__Source document__.
- Opening Delimiter -

Here is a quote from the video director, Jamie Panton: "One of the things I wanted to add to this music video was who are the Masters of the Cosmos, really? To me DNA is the Master, once it fully realises itself through the evolution of biology and consciousness. Somewhat early on in the video we get cameos from Aleister Crowley, Timothy Leary and Robert Anton Wilson. Why these dudes? I’ll direct you to the Eight Circuit Model of Human Consciousness and leave you to work out the rest." 

More information here.




Tuesday, June 4, 2024

PQ on Walt Whitman's influence on James Joyce


Walt Whitman in 1862  (public domain photo by Matthew Brady).

 A new post from Peter Quadrino for those of you who are interested in James Joyce.

"Lately, I've been interested in Walt Whitman (1819-1892) and what impact he had on James Joyce (1882-1941), and this influence seems more significant than most commentators have tended to note."

More here. 

I don't remember RAW talking about Whitman, but I'm sure RAW read him, Whitman was such a major and influential American poet. 

Monday, June 3, 2024

Dr. Richard Waterloo's favorite book


On X, Dr. Richard Waterloo posts (a short thread of two messages)  "This book for curious 'heads ... Though I love talking about books, the question 'What's your favorite book?' is such a tough one. Prometheus Rising, I'd say, is my favorite because of its profound impact, but few people would really be interested in it so I don't recommend it to casual readers. Great for 'heads."

This raises a couple of interesting points. Is Robert Anton Wilson so "way out" that it's difficult to recommend his books to ordinary readers, or would many people be  interested in him if only he could become better known? I do think that Prometheus Rising is a favorite for many RAW readers. (See this posting about the new Prometheus Rising hardcover and how it is the best-selling book in the Hilaritas catalog).

- Closing Delimiter -

__Activity A__. In the blog excerpt about Robert Anton Wilson, which book does Dr. Richard Waterloo name as his favorite?
__Activity B__. Extend the blog excerpt about Robert Anton Wilson, picking up after its last sentence.

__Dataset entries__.
- Opening Delimiter -

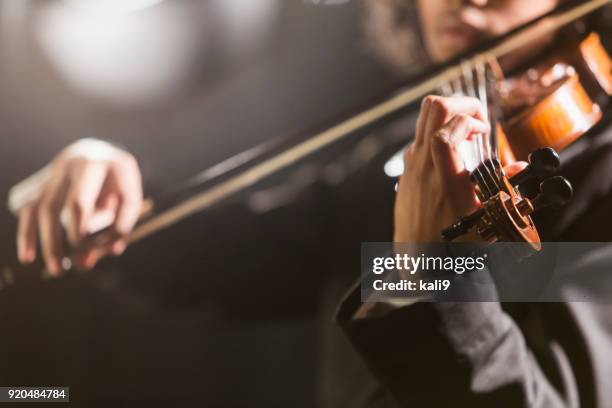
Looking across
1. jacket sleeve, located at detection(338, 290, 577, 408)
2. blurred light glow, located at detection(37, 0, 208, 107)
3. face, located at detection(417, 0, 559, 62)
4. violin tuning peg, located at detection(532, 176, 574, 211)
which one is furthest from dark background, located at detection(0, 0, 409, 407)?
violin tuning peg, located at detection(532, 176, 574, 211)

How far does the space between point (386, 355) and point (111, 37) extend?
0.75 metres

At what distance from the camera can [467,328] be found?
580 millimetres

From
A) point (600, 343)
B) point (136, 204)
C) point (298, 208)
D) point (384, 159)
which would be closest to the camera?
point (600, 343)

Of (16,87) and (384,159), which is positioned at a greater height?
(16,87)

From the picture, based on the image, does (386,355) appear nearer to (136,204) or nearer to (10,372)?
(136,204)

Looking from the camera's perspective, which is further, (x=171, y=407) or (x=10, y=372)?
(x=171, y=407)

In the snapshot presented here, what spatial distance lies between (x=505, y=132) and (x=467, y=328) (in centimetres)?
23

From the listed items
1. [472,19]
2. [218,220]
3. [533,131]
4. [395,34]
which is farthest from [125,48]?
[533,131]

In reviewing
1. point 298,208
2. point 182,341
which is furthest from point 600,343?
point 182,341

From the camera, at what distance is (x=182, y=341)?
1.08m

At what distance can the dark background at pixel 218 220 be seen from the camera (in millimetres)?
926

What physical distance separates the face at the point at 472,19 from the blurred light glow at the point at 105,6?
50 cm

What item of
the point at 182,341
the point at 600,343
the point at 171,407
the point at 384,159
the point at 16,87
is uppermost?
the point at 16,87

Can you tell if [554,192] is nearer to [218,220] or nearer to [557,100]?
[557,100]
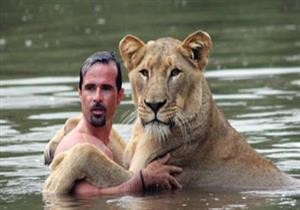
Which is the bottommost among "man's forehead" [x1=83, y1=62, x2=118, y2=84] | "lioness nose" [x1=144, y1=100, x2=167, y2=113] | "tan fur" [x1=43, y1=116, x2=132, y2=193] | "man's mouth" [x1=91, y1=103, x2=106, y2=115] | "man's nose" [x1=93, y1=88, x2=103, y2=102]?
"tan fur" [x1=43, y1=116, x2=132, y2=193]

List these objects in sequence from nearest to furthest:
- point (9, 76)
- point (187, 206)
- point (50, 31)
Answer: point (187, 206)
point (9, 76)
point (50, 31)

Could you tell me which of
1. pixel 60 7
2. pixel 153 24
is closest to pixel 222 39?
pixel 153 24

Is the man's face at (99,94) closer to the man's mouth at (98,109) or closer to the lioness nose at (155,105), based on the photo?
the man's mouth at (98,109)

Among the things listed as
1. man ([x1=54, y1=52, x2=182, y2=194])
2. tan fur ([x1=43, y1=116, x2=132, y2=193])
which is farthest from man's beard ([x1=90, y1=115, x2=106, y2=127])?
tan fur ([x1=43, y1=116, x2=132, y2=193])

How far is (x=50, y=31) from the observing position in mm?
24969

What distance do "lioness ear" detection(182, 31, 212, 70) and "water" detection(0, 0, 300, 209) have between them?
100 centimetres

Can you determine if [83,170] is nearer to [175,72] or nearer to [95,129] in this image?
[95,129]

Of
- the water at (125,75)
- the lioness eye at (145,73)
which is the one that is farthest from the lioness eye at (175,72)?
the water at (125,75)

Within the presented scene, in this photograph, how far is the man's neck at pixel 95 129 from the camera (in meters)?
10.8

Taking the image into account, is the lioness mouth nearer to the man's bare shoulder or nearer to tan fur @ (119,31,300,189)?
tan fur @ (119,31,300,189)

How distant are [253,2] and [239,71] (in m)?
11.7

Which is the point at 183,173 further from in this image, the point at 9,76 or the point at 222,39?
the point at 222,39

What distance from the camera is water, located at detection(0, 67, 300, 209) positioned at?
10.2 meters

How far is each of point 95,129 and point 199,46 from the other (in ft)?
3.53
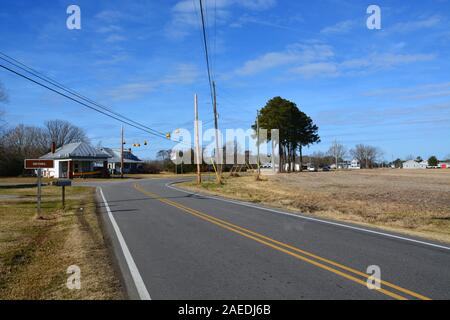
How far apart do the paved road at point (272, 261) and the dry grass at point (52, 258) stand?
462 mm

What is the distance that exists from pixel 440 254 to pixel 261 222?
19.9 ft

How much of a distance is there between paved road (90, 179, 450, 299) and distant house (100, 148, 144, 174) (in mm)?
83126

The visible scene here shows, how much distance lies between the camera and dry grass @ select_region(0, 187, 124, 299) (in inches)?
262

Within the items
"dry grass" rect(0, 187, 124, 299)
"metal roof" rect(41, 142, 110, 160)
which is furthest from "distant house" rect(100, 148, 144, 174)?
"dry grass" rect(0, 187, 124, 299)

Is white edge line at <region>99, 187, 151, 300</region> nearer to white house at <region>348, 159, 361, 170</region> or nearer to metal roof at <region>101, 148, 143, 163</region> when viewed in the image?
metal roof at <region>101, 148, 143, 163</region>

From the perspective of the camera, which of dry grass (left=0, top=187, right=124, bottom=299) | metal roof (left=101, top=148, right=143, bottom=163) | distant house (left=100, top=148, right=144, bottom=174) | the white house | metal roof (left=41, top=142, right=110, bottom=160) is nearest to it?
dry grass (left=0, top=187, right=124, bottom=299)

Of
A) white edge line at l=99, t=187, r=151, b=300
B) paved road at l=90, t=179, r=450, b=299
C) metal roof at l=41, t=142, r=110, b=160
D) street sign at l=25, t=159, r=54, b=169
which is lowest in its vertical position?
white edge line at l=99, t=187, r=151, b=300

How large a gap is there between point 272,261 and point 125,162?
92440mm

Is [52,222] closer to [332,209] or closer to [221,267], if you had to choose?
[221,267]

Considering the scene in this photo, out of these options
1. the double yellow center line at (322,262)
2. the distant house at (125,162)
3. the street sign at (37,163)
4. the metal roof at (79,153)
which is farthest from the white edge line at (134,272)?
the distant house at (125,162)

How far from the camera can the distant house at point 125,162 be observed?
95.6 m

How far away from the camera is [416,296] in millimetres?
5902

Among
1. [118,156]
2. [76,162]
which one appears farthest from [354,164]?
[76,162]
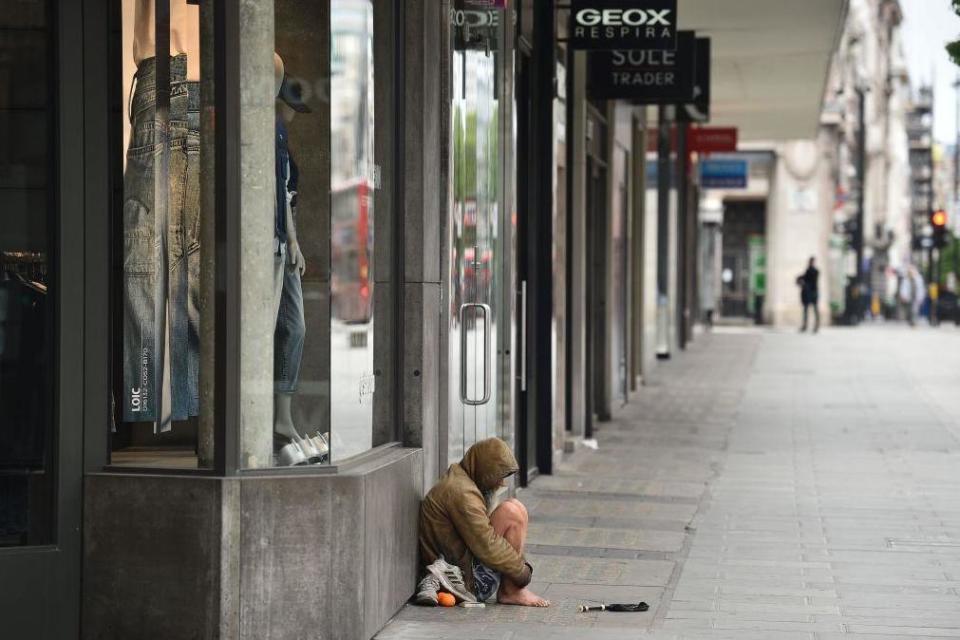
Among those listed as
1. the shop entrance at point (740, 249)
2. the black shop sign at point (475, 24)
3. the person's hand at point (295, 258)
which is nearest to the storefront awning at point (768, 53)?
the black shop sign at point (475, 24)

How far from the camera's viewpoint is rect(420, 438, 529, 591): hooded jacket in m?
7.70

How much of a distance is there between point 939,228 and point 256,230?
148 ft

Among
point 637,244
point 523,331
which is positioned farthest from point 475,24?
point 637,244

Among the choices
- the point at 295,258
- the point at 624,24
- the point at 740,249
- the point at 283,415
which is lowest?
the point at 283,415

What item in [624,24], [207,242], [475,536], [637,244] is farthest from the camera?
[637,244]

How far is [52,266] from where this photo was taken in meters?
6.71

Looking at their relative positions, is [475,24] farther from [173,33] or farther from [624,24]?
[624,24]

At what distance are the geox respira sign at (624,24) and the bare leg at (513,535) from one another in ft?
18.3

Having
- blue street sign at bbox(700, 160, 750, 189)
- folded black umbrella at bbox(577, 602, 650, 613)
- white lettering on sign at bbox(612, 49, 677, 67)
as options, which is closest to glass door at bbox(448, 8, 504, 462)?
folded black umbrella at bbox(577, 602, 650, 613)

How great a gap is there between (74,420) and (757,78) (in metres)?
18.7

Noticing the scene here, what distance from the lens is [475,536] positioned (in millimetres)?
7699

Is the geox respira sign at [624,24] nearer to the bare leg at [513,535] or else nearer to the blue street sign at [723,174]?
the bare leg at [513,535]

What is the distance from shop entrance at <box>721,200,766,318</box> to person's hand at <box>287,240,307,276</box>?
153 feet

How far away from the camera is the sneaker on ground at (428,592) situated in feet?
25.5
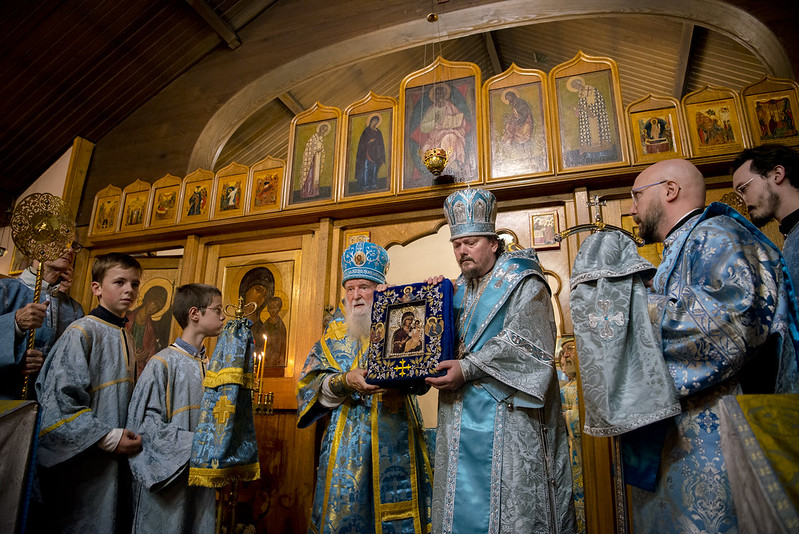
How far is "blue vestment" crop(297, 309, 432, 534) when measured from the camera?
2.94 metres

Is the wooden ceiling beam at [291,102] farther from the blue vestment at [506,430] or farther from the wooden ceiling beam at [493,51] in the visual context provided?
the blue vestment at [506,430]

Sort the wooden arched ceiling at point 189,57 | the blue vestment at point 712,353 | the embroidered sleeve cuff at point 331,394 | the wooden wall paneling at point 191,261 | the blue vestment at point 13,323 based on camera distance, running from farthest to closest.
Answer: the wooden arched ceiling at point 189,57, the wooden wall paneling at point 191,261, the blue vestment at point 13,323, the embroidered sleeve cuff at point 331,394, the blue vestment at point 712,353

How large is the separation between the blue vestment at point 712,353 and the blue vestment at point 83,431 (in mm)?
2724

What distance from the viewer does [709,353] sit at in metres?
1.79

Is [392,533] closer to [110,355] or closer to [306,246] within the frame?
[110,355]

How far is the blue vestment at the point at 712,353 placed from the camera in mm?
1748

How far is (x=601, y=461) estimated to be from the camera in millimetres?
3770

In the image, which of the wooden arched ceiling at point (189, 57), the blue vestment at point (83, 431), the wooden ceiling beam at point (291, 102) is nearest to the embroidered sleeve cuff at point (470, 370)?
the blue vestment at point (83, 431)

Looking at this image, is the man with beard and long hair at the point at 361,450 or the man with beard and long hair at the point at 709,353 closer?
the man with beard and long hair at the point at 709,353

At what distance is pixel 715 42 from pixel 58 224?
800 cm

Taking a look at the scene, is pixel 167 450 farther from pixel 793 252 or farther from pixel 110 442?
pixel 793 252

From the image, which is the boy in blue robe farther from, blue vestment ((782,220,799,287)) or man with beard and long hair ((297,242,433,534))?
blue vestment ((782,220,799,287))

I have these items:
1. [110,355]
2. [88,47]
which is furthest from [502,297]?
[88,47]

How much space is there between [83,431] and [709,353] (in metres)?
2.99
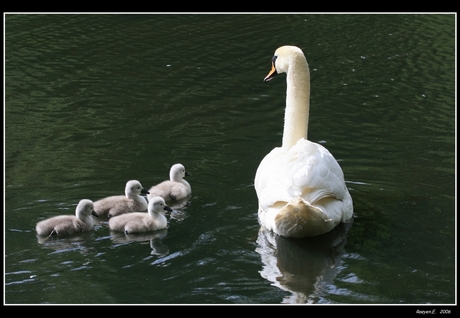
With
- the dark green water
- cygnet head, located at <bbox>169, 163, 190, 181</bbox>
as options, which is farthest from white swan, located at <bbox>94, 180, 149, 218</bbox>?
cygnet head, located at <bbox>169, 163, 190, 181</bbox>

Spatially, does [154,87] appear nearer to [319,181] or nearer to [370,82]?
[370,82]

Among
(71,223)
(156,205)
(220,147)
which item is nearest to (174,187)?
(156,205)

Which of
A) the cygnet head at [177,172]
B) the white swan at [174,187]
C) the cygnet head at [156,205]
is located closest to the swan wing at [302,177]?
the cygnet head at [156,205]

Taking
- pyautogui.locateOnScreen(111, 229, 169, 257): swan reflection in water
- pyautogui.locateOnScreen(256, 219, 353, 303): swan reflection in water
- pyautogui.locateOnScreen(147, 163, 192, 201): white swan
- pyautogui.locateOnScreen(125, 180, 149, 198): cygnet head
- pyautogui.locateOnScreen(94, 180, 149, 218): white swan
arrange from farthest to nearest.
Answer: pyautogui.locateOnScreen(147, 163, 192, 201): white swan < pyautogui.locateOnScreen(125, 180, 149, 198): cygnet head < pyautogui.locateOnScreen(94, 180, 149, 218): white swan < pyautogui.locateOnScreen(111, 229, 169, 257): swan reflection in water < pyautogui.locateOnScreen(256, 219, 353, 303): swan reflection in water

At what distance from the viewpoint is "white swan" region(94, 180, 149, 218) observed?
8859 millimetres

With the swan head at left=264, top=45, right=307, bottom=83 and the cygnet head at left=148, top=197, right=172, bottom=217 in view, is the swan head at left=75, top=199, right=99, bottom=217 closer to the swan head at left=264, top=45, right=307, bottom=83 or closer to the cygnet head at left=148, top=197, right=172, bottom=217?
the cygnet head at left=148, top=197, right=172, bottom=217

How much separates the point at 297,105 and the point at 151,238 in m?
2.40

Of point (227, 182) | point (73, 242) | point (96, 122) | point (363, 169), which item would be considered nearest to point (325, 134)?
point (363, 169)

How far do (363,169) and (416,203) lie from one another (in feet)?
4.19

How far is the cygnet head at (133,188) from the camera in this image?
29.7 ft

- Closing Delimiter -

__Response area A__. Prometheus Rising.

__Response area B__.
I would be hard-pressed to name one favorite book. If I had to name a favorite RAW book, I would have to go with Illuminatus!, which to me is a very rich reading experience that started it all for me as a RAW fan. But I also have a particular fondness for Cosmic Trigger 2: Down to Earth, which as the title suggests is aimed at everyday human concerns that apply to many of us, and perhaps more approachable for readers new to RAW. I plan to read it  yet again soon. 


Sunday, June 2, 2024

W. Somerset Maugham's 'The Magician'

 


Speaking of Standard Ebooks, as I was yesterday, the group also has issued an edition of The Magician by W. Somerset Maugham. I plan to read it this month and compare notes with a friend. Here is the description of the book at Standard Ebooks:

"In Paris, surgeon Arthur Burdon and his fiancé are introduced to Oliver Haddo, a wealthy Englishman from an old family who claims to be a magician trained in the occult. At first they are unconvinced and irritated by Haddo’s boasts; however he soon demonstrates his powers in more and more fateful ways.

"The character of Oliver Haddo is an unflattering caricature of the English occultist Alistair Crowley, whom Maugham had met while living in Paris. Crowley himself wrote a review in Vanity Fair in which he accused Maugham of plagiarizing various other novels, signing off as 'Oliver Haddo.' Most critics dismissed these allegations."

Does anyone know if Robert Anton Wilson read The Magician


Saturday, June 1, 2024

Standard Ebooks releases 'Ulysses'


Standard Ebooks has announced that it has released Ulysses by James Joyce as its 1000th book.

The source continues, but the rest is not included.